● **FRAGMENTO DEL TEXTO**
>>>
Al filo del cambio de siglo debutó Zadie Smith con Dientes blancos; Michel Houellebecq tiene dos novelas aparecidas en el siglo pasado, Ampliación del campo de batalla y Las partículas elementales, que lo pusieron en el mapa literario, pero es un escritor del siglo XXI, de los que ya no abundan: novelista de ideas, que ofrece una visión del mundo y se arriesga a resultar incómodo. Las vírgenes suicidas, de Jeffrey Eugenides, salió en 1993 y de 2002 es Middlesex, novela con narrador hermafrodita –como Orlando, de Virginia Woolf–, una senda que luego ha explorado con otra ambientación Gabriela Cabezón Cámara, por ejemplo en Las niñas del naranjel (2023). Javier Cercas ya había publicado, pero el éxito le llegó con Soldados de Salamina en 2001. La novela de Cercas presenta dos rasgos frecuentes en este primer cuarto de siglo: por un lado, juega con la autoficción, como haría en su siguiente novela, La velocidad de la luz, y juega también a la disolución de los géneros: él habla de sus novelas como “relatos reales”, un poco en la línea del trabajo desarrollado por Emmanuel Carrère desde El adversario (2000). El invencible verano de Liliana (2021), de Cristina Rivera Garza, es también una investigación, en este caso, sobre el asesinato de su hermana. Hay una mirada al pasado en Fernando Aramburu, Ignacio Martínez de Pisón o Almudena Grandes. La memoria y la pregunta sobre cómo se usa para construir nuestra identidad está en las novelas del escritor búlgaro Gueorgui Gospodínov, desde Física de la tristeza (2011) a Las tempestálidas (2020). No es algo tan distinto, salvando el contexto, de lo que hace Patrick Modiano (Nobel en 2014); aunque diría que Modiano explora el pasado desde la tragedia íntima y Gospodínov tiene una ambición universal.
<<<
● **DATOS DEL EJERCICIO**
>>>
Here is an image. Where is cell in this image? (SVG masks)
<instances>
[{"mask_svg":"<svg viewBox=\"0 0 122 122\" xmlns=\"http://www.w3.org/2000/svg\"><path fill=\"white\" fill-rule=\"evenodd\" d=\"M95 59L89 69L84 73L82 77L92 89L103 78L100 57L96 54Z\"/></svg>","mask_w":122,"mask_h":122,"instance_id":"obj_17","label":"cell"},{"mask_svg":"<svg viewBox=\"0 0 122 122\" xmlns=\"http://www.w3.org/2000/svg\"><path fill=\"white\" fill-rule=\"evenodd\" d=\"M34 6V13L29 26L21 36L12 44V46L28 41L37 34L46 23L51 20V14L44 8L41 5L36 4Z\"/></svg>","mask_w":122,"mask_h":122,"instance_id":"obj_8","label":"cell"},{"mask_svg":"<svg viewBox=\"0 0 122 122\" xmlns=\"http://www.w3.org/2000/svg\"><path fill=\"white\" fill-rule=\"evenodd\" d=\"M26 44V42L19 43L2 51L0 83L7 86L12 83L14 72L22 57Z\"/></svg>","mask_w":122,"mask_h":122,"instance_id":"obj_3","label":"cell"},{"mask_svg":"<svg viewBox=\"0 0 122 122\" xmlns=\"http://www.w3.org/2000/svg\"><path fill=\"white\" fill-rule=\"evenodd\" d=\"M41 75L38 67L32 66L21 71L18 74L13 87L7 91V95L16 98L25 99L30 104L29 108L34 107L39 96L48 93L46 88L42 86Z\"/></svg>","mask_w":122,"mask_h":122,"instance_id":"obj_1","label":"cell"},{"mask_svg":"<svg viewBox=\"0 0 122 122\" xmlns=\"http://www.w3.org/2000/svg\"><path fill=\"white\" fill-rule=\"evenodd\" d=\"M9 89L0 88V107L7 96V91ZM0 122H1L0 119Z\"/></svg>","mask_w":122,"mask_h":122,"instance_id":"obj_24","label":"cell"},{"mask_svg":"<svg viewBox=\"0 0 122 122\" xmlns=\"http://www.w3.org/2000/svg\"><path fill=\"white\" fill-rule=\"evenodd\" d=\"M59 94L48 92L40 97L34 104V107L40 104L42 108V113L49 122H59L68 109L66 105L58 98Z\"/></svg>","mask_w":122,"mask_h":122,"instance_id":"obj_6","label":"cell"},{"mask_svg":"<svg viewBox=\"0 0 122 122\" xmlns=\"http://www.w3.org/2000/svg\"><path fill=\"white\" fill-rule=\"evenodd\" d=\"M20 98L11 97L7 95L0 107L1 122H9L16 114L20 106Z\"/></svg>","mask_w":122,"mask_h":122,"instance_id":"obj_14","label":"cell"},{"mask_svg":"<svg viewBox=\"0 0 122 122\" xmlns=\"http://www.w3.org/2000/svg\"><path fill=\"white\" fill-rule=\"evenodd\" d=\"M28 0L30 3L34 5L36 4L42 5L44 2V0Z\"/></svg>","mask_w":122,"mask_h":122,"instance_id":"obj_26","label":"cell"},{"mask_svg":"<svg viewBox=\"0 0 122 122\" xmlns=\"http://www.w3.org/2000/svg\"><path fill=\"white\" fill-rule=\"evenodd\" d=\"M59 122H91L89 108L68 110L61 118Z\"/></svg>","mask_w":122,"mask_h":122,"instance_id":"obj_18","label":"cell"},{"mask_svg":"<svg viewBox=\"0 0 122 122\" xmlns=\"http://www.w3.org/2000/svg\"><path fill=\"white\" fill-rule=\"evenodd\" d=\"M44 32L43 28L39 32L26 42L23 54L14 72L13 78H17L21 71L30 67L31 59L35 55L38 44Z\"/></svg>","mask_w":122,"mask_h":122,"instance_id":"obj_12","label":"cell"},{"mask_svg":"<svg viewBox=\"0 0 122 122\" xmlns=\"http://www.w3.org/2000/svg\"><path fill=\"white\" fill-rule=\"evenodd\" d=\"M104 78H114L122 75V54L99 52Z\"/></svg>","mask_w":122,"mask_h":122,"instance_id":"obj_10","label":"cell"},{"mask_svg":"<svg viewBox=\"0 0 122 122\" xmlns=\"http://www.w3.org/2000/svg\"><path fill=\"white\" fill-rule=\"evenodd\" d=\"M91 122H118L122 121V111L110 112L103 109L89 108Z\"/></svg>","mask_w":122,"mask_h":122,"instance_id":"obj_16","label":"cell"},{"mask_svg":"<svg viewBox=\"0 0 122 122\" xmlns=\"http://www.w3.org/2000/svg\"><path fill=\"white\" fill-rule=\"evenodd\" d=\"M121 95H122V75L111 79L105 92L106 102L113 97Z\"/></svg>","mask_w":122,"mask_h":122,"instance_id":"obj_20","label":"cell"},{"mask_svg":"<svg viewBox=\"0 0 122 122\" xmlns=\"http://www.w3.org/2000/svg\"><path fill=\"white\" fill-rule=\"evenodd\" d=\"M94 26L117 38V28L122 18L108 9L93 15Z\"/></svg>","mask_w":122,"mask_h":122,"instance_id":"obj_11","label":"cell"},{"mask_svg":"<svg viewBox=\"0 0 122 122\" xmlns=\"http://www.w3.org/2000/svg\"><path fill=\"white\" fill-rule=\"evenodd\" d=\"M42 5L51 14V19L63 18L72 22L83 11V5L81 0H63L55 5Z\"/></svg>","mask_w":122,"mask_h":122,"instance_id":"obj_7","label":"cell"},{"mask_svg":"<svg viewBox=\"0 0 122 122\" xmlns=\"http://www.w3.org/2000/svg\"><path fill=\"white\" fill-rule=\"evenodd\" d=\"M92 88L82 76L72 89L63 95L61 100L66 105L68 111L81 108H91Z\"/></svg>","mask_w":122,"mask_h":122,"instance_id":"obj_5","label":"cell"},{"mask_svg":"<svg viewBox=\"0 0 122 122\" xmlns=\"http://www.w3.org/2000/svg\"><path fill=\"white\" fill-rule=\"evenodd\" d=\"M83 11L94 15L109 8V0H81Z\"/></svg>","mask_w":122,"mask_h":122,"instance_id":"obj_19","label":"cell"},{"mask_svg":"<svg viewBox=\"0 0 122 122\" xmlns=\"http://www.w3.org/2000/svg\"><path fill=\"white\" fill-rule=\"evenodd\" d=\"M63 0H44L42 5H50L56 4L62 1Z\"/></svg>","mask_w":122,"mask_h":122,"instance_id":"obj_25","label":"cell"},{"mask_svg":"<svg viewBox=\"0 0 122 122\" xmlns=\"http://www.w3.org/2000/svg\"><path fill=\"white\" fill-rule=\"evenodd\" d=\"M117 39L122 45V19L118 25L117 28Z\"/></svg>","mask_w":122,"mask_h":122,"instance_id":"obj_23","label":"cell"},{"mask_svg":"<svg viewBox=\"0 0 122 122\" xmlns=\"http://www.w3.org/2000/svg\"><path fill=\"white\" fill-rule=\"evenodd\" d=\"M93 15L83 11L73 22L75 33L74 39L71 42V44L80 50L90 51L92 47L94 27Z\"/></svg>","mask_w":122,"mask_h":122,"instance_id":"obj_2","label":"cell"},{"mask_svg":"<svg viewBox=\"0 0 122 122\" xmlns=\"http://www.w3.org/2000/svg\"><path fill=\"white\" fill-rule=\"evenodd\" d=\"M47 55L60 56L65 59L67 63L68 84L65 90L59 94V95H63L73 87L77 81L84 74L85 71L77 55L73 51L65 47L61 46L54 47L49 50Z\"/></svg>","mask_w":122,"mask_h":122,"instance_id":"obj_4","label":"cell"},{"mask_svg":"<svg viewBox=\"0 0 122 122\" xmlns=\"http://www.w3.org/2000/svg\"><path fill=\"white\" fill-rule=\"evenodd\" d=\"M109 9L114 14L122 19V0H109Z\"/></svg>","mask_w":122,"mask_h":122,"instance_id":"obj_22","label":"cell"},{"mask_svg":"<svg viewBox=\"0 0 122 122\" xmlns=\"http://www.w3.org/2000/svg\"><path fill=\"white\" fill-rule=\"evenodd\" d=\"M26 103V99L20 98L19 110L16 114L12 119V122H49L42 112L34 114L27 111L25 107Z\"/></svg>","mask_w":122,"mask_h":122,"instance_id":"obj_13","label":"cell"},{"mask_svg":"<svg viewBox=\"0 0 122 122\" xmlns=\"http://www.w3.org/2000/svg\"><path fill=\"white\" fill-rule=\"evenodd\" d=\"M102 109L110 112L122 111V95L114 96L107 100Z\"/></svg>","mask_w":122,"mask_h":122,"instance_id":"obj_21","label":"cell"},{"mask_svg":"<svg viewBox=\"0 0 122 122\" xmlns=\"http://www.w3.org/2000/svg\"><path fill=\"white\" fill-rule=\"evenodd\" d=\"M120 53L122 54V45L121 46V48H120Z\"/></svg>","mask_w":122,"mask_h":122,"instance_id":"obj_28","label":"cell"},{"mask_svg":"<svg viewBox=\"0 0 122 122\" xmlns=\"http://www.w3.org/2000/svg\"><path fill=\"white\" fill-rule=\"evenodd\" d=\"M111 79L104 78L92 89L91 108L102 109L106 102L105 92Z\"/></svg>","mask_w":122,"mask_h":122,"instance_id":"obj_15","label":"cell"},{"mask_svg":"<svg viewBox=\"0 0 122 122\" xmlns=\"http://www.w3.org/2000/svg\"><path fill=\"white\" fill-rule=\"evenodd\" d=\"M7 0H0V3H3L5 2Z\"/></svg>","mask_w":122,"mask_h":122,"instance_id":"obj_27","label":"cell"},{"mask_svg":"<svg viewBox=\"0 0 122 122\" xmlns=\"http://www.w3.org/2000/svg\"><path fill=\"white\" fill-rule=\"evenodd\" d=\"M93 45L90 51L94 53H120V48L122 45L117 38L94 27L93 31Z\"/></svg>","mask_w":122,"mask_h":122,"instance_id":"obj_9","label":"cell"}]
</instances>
<<<
● **TAREA A**
Conteste brevemente, con los datos del fragmento sobre la novela del siglo XXI:
(i) ¿Con qué novela debutó Zadie Smith?
(ii) ¿En qué año se publicó Middlesex?
(iii) ¿En qué año obtuvo Patrick Modiano el Nobel?
● **TAREA B**
Prosiga el fragmento sobre la novela del siglo XXI a partir de su última oración.
El listado no tiene ninguna función aquí.

● **RESPUESTA A**
(i) Con Dientes blancos.
(ii) En 2002.
(iii) En 2014.

● **RESPUESTA B**
Este primer repaso a este cuarto de siglo tiene un sesgo occidental, en parte es una carencia mía, pero también permite ver la dominación de lo anglosajón en el mercado literario. Hay también un sesgo hacia las novelas sobre otros géneros, aquí la razón tiene que ver con lo que explica el teórico de la literatura Luis Beltrán: “La novela es un arte mayor porque cumple la función social de unir la cultura popular con la cultura elevada.” Muchos de los lectores adultos de hoy llegaron a la literatura de la mano de la saga de J. K. Rowling, Harry Potter (1997-2007).
Fenómenos de hoy
Desde el punto de vista de los fenómenos globales, dos nombres ocuparon la segunda década del siglo: Karl Ove Knausgård y Elena Ferrante. Autores de sendas sagas compuestas por novelas más bien largas. En el caso del noruego, Mi lucha, una serie de novelas autobiográficas, el registro de su vida con minuciosidad en seis tomos. La amiga estupenda, de Ferrante, seguía en cambio la relación de dos amigas, con destinos opuestos, mientras contaba la segunda mitad del siglo XX italiano, con el foco puesto sobre todo en las vidas de las mujeres, en la relación con su cuerpo y en la puesta en escena en la vida social y en cómo ha ido cambiando a lo largo de esos años. Su éxito señala el gusto de lectores y también de críticos y periodistas por libros largos.
La escritora irlandesa Sally Rooney destaca como “fenómeno” entre sus contemporáneos: cuatro novelas sobre la dificultad de comunicarse, centradas en las relaciones afectivas y amorosas de los personajes. Canonizada también por la vía audiovisual, su segunda novela, Normal people, se convirtió en serie; para las siguientes, Rooney dijo no aceptar por el momento ofertas, para que el libro se defendiera por sí mismo un tiempo. Las novelas de Rooney quizá me resultan algo aburridas por su sobreexplicación de un mundo al que ya pertenezco, corro el riesgo de ser a Sally Rooney lo que Mark Twain a Jane Austen; a Rooney, por cierto, el epígrafe de Jane Austen de los millennials le queda bastante bien. Lo que pasa es que los millennials resultan mucho menos interesantes para mí que las mujeres de Austen y sus cuitas económicas.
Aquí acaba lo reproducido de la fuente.